To explain how this works, let’s go back to our “Google stock” example from earlier. Remember that Google’s stock has (theoretically) swung between $775 and $810, generating support and resistance levels in the process. Let’s pretend that the real-time price drops to $775 in the next 30 minutes.
You can see from your charts that Google has repeatedly rebounded back from that support level. It will do so again. You also realize that trading volume is likely to boost as the share price flips direction and begins to rise. You can profit from the move by placing a call binary option on Google near $775. Additionally, when buy-side trading volume increases, the price per share will rise.
With an asset’s resistance line, a binary options trading strategy can be implemented. You would, however, execute a put binary option rather than a call binary option. This is done hoping that the price will reverse and move downward.
Finding “Real” Levels of Support and Resistance
So far, we’ve discussed what support and resistance levels are and why traders utilize them. However, to use them, you must first recognize them. Charting an asset’s price action is the only way to get started with price levels that give credible support or resistance. It can be done in various ways. Here’s one method for doing it manually.
First, when the asset’s price rises, keep track of each high point it achieves before reversing course. Second, as the asset’s price falls, take note of each low point it reaches before turning around. For an hour, do this in 3-minute periods.
You’ll notice support and resistance levels forming over time. The levels become stronger each time the market hits the high or low level and then bounces back. This does not rule out the possibility of a price increase. Indeed, you can expect it to do so at some point. However, the stronger a support/resistance level is, the more likely a “breakout” will signify the emergence of a new level rather than being just coincidental.
Make sure you’re not fooled by phony support and resistance levels. Prices frequently fluctuate in small areas between the actual high and low points of an asset’s price bracket. If you incorrectly identify these mini-bounces as building support and resistance levels, you’ll make lousy trades with unpredictable consequences.
Don’t neglect this point. This issue isn’t just a concern for new traders, but many seasoned traders fall for it. Learn how to plot and use candlestick graphs (here’s how) and handle them with the attention they deserve.
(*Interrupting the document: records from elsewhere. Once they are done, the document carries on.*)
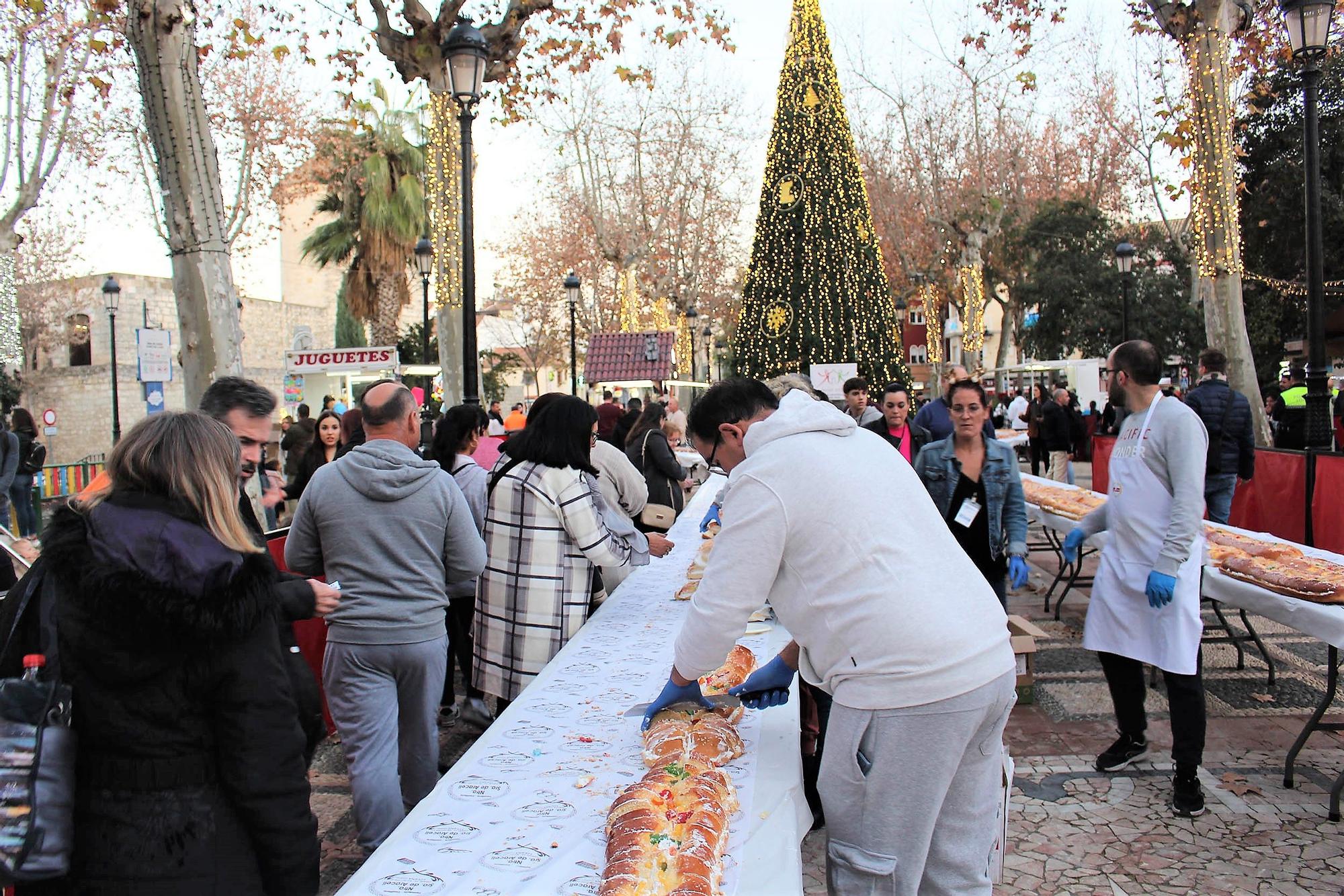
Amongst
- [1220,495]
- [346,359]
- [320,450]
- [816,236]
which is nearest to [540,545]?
[320,450]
If you meticulously track an asset’s price behavior, there should be no reason for mistaking support and resistance levels.
Things to Consider When It Comes to Support and Resistance
- When prices frequently react there, support and resistance become more powerful.
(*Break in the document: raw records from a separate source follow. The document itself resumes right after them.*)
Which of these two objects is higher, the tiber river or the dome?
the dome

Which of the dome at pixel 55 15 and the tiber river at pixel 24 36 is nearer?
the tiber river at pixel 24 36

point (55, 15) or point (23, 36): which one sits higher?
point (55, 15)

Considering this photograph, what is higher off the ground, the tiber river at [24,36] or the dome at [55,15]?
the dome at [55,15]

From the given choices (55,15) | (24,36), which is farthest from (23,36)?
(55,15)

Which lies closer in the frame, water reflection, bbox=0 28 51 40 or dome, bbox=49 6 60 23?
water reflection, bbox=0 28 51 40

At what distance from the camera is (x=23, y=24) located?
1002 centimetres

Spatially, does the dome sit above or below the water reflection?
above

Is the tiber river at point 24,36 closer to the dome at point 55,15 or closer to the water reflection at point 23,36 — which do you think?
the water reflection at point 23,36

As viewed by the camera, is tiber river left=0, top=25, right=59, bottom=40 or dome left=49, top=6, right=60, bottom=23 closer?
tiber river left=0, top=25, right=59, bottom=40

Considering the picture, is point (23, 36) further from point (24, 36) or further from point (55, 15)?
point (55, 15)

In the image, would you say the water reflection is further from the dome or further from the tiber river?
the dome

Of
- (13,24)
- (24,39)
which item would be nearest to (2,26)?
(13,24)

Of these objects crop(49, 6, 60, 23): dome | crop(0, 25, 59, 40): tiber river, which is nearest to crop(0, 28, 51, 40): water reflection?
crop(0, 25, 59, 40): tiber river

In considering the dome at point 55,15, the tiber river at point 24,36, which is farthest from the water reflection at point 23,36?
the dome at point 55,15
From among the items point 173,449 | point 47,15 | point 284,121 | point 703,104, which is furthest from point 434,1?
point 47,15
- When support is broken away, it becomes resistance and vice versa.
- When support is breached, a downturn usually emerges shortly after the price retests the previous level.
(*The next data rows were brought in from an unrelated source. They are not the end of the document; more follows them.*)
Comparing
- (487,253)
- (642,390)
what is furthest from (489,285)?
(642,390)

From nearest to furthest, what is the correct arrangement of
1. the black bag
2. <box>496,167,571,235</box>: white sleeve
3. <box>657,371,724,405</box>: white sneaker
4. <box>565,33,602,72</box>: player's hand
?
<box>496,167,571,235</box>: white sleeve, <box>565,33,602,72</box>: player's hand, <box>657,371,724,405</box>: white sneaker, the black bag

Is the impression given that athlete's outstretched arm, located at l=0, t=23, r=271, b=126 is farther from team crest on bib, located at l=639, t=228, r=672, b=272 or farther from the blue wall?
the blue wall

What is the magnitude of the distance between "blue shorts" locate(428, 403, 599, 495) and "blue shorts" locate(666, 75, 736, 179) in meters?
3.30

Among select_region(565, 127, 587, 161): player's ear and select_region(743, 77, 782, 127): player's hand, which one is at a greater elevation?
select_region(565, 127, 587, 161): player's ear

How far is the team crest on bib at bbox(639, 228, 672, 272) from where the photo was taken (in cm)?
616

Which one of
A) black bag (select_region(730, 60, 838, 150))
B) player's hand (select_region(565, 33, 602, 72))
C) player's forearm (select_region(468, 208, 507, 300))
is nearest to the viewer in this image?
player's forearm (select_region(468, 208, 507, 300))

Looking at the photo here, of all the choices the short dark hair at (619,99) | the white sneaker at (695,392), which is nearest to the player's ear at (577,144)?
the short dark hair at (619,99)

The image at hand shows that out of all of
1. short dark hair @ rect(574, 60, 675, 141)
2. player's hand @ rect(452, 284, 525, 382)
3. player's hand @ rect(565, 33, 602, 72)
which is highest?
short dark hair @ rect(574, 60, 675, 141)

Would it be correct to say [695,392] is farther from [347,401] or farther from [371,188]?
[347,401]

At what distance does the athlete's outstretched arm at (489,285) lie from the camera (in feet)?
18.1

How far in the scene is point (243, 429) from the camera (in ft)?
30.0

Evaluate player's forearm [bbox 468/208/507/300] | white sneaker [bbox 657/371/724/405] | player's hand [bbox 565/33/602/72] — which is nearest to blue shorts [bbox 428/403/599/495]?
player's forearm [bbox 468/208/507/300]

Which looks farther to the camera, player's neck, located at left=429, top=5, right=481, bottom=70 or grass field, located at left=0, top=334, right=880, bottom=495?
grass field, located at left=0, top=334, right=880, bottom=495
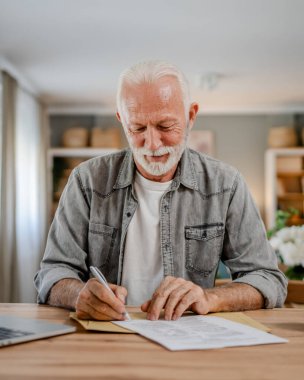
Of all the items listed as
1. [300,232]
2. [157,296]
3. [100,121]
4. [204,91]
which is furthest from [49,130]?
[157,296]

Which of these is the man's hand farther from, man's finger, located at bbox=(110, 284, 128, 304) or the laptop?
the laptop

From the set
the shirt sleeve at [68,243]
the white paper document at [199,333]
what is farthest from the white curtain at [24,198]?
the white paper document at [199,333]

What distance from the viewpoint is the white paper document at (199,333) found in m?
0.96

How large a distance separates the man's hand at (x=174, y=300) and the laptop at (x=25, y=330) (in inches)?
7.8

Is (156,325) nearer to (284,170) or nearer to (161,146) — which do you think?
(161,146)

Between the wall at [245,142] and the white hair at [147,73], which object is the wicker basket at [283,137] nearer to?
the wall at [245,142]

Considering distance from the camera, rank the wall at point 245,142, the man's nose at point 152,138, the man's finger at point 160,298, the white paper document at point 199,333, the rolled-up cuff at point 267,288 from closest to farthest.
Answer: the white paper document at point 199,333, the man's finger at point 160,298, the rolled-up cuff at point 267,288, the man's nose at point 152,138, the wall at point 245,142

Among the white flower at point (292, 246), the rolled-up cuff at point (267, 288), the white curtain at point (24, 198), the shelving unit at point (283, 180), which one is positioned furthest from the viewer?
the shelving unit at point (283, 180)

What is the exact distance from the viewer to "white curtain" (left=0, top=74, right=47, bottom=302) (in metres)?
5.74

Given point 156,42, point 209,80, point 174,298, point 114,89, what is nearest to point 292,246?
point 174,298

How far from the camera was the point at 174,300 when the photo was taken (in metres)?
1.19

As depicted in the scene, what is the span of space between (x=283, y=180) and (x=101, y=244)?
6.90m

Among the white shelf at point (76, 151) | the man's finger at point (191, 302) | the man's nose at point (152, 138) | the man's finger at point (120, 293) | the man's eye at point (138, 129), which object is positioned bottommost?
the man's finger at point (191, 302)

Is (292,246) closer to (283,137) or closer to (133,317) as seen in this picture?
(133,317)
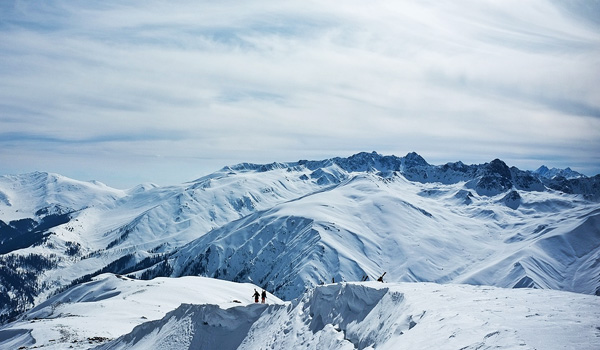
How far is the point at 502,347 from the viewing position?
17.3 metres

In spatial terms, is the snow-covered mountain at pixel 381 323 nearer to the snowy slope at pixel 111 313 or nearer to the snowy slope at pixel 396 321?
the snowy slope at pixel 396 321

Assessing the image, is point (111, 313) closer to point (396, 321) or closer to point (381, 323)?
point (381, 323)

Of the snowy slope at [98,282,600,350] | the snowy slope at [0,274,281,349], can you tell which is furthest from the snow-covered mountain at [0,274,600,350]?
the snowy slope at [0,274,281,349]

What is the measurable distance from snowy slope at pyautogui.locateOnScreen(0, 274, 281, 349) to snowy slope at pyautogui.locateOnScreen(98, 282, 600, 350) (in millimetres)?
4317

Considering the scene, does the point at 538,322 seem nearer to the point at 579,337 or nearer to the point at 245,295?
the point at 579,337

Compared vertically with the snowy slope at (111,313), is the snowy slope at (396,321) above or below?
above

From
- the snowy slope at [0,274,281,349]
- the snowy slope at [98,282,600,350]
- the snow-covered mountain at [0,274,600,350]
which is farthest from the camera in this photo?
the snowy slope at [0,274,281,349]

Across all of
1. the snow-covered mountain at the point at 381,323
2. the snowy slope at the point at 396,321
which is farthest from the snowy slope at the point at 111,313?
the snowy slope at the point at 396,321

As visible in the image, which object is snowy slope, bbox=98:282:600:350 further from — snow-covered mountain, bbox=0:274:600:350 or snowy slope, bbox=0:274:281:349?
snowy slope, bbox=0:274:281:349

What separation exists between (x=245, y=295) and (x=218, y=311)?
61.3 meters

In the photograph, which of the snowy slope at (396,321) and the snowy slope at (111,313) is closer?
the snowy slope at (396,321)

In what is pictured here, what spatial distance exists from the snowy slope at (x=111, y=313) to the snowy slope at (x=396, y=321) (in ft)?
14.2

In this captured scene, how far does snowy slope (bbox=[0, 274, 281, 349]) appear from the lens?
6219 centimetres

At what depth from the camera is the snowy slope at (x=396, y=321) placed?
1906 cm
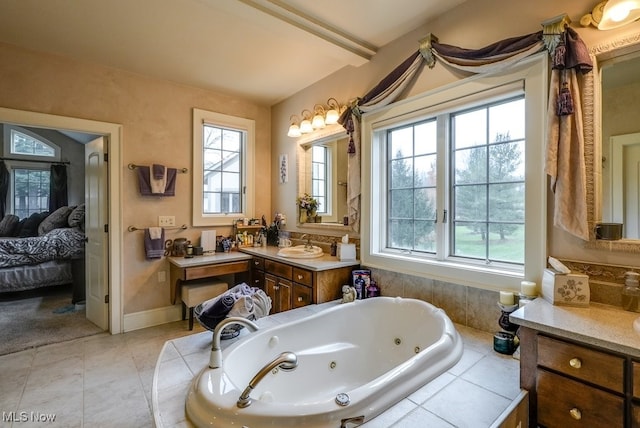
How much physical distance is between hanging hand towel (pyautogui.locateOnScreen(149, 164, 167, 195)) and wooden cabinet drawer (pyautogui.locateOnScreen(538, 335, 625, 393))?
3435 millimetres

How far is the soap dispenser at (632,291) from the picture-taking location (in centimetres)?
143

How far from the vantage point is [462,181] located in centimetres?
229

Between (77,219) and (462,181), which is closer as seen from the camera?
(462,181)

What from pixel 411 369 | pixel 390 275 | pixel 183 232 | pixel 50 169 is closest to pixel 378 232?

- When resistance is crossed, the price retests to the previous level, creating an impetus to follow the trend.
- To improve accuracy, combine with candlestick patterns at resistance and support.
- When there is news of price movements out of reach, do not use the support or resistance levels.
Use these levels to acquaint yourself with trading. Likewise, integrate them with high-accuracy candlestick formations to maximize your winning chances. Don’t worry if some of the above principles appear to be difficult to grasp. You’ll discover that they’re easy to learn and use over time. Most of the complication stems from a lack of familiarity.